Fraud office investigators, however, believe that Mr. Fryett continued collecting money from investors in the U.K. even when he knew his jatropha plantation scheme was doomed.
Far away from Svay Chek district and Sustainable Agro Energy’s failed jatropha plantation, Chantrey Vellacott DFK, an accounting firm based in London, is trying to refund U.K. investors in the pension scheme. The firm was appointed to the case by the fraud office.
Adrian Hyde, an insolvency practitioner at Chantrey Vellacott, said in several interviews over the past month that Sustainable Agro Energy had sold to its investors the equivalent of about 8,000 hectares-worth of jatropha in Cambodia on the basis that crops would be planted immediately and profits would start being made.

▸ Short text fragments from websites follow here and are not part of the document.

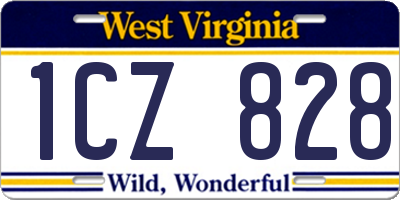 WV license plate 1CZ828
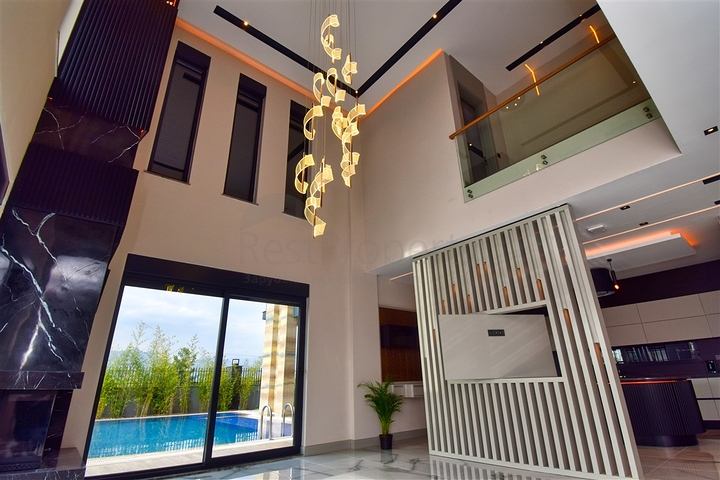 Вилла планировки 5+1 в районе Дошемеалты - Анталия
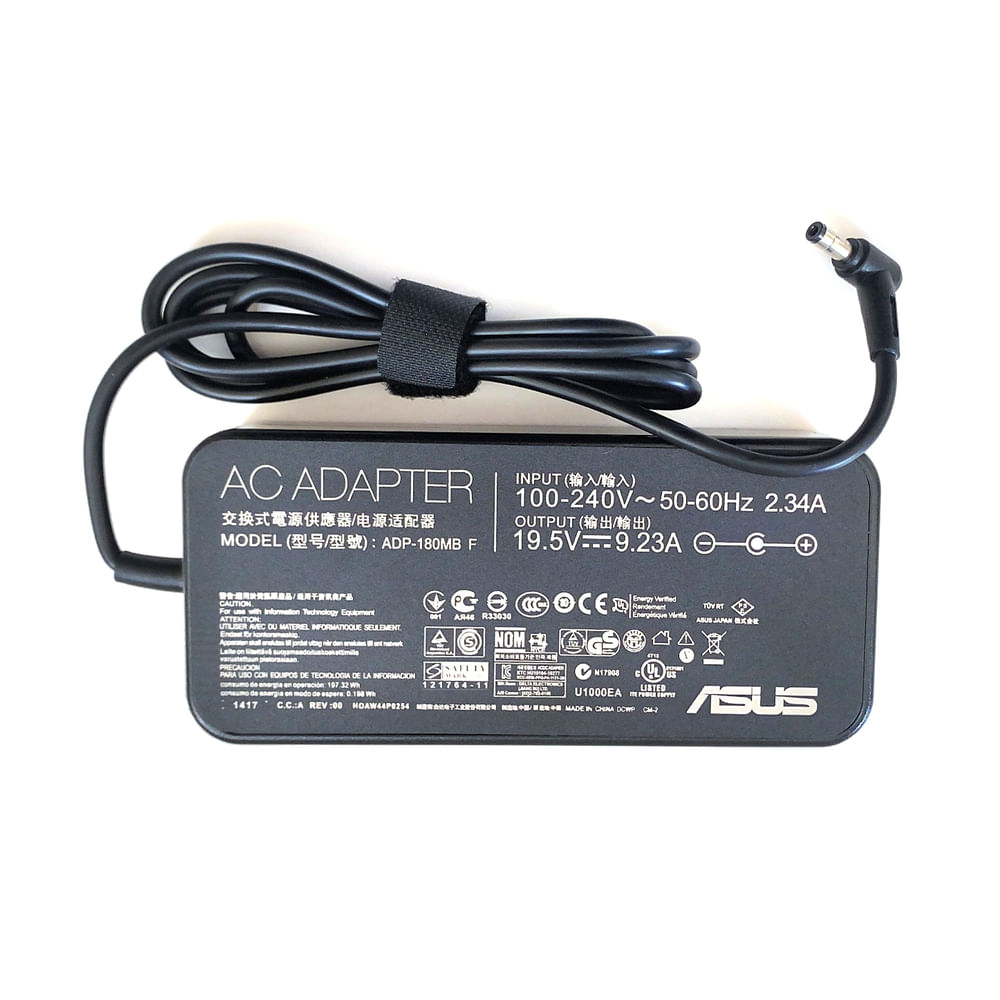 CARGADOR PARA ASUS 19.5V 9.23A 180W, PUNTA 6.0*3.7MM PARA ASUS ROG G75VW, GL502VT P/N: ADP-180MB F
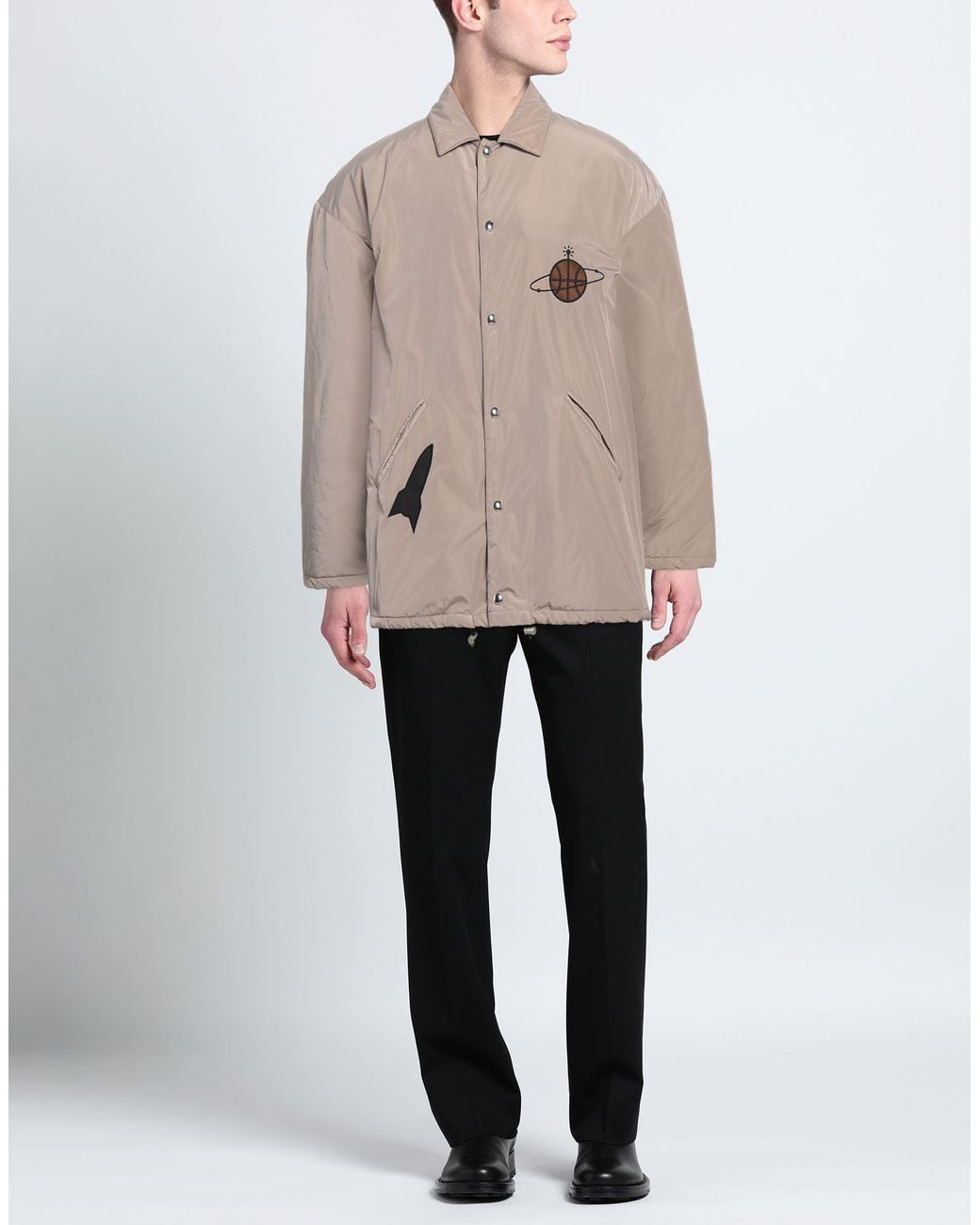 Just Don Brown Jacket Polyester for men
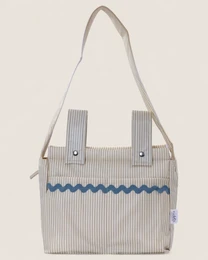 Poussette / Sacs à langer Classique enduit coton Bleu Gris
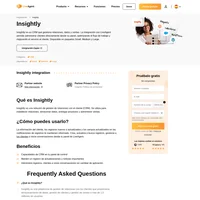 La integración Insightly te permite administrar las relaciones con los clientes desde LiveAgent. Simplemente intégralo a través de Zapier y comienza a obtener beneficios.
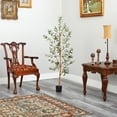 thumbnail image 4 of Nearly Natural 4.5' Olive Artificial Tree, Green, 4 of 4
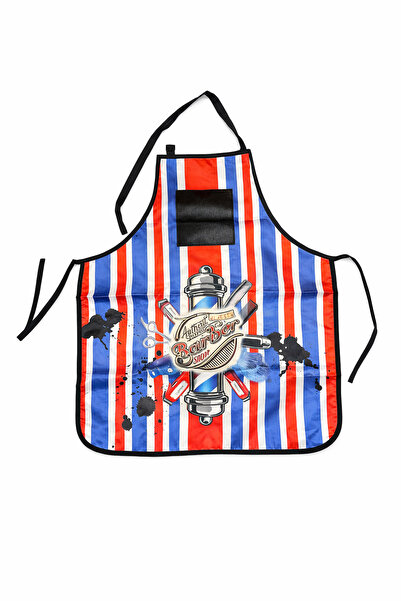 OEM Barber Shop professional apron – classic red/white/blue model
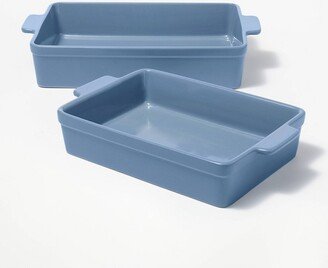 2pc Stoneware Rectangle Baking Dish Set - Figmint™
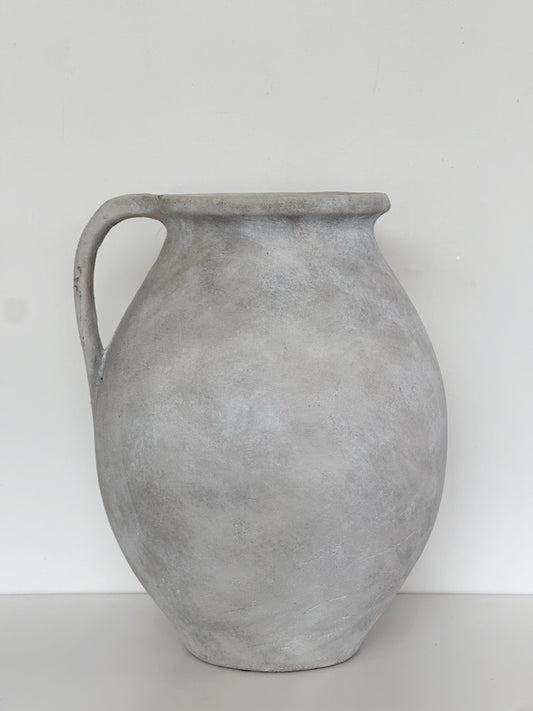 Heavy Pitcher Vase ~ Ash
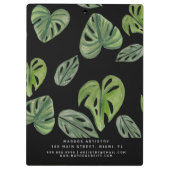 Makeup Artist Oerwoud Greenery Waterverf Monstera Klembord (Achterkant)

While the company also has interests in Thailand and the Philippines for similar operations, Mr. Hyde said that between $54 and $62 million worth of investment in the Cambodian scheme had been identified by his firm so far, and that angry investors were still coming forward to register their complaints.
According to Mr. Ourm, fewer than 600 hectares of jatropha were ever planted by the company in Svay Chek and in other Cambodian sites where contract farmers were growing the trees for the company, and no biodiesel was ever produced.
Mr. Ourm also provided bank documents that show a total of $7 million has been spent in Cambodia by Mr. Fryett’s firm, while Mr. Fryett claimed he had spent more than $12 million.
Mr. Ourm “would not have seen all the payments through IGE which were for the Svay Chek plantation,” Mr. Fryett explained.